La nuova serie cult targata Netflix arriva dalla Germania e mi ha praticamente costretto a passare il weekend davanti allo schermo: dieci puntate, una storia ipnotica, intrigante, che lentamente svela i tasselli di un puzzle complicato ma affascinante. Tre livelli temporali, colpi di scena, una gran colonna sonora e tanta, tantissima pioggia.

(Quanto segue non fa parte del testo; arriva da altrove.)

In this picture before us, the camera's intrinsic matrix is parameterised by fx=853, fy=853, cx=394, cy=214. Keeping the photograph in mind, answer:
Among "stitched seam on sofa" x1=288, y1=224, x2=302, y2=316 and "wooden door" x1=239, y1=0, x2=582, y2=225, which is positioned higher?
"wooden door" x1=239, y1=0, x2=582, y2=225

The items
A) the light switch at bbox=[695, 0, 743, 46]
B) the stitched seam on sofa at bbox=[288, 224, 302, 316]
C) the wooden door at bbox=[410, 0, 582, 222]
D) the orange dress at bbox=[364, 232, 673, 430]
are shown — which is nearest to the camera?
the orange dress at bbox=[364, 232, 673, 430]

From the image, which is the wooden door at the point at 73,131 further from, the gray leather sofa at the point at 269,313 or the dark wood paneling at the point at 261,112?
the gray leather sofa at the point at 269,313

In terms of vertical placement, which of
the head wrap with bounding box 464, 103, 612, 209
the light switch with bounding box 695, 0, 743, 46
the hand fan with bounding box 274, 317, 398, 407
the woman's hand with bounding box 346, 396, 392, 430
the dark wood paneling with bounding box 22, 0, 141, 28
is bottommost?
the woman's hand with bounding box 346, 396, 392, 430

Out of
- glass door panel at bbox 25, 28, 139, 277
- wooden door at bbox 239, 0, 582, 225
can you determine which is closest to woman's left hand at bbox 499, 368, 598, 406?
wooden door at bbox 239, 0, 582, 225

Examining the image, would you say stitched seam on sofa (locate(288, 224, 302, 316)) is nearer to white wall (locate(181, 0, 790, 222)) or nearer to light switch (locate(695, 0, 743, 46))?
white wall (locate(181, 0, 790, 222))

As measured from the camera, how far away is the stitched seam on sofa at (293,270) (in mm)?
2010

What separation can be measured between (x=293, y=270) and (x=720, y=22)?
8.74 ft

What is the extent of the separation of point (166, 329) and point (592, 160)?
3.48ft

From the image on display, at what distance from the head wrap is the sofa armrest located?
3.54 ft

Sfatiamo subito il mito che si tratti della risposta tedesca a “Stranger Things”: chiaramente ci sono alcune strizzatine d’occhio alla serie dei fratelli Duffer, soprattutto nelle prime puntate (i riferimenti anni 80, il ragazzino scomparso, la centrale nucleare al posto del laboratorio di Hawkins), ma “Dark” vive di vita propria, è cupa, spaventosa, molto più adulta e certamente meno divertente rispetto a “Stranger Things”. La serie dello svizzero Baran Bo Odar si scrolla di dosso anche il pesante paragone con “Twin Peaks”: certamente l’idea di un piccolo paese di provincia dove tutti si conoscono e dove dentro ogni casa c’è un segreto non può non far pensare al capolavoro di Lynch, ma le somiglianze finiscono qui (a parte quel “sta succedendo di nuovo”, ripetuto dal vecchio Helge nella prima puntata, che cita testualmente il Gigante della seconda stagione di “Twin Peaks”). Per quanto mi riguarda non ci sono dubbi: “Dark” è la sorpresa televisiva di questo 2017. Curatissima sotto ogni aspetto, la serie tedesca si è già lasciata dietro migliaia di adepti che su Twitter implorano per avere delle risposte e soprattutto una seconda stagione il più presto possibile. Perché come al solito la domanda non è dove, ma quando…

Bene, la recensione senza spoiler finisce qui. Volete saperne di più? Entrate nelle grotte insieme a Jonas…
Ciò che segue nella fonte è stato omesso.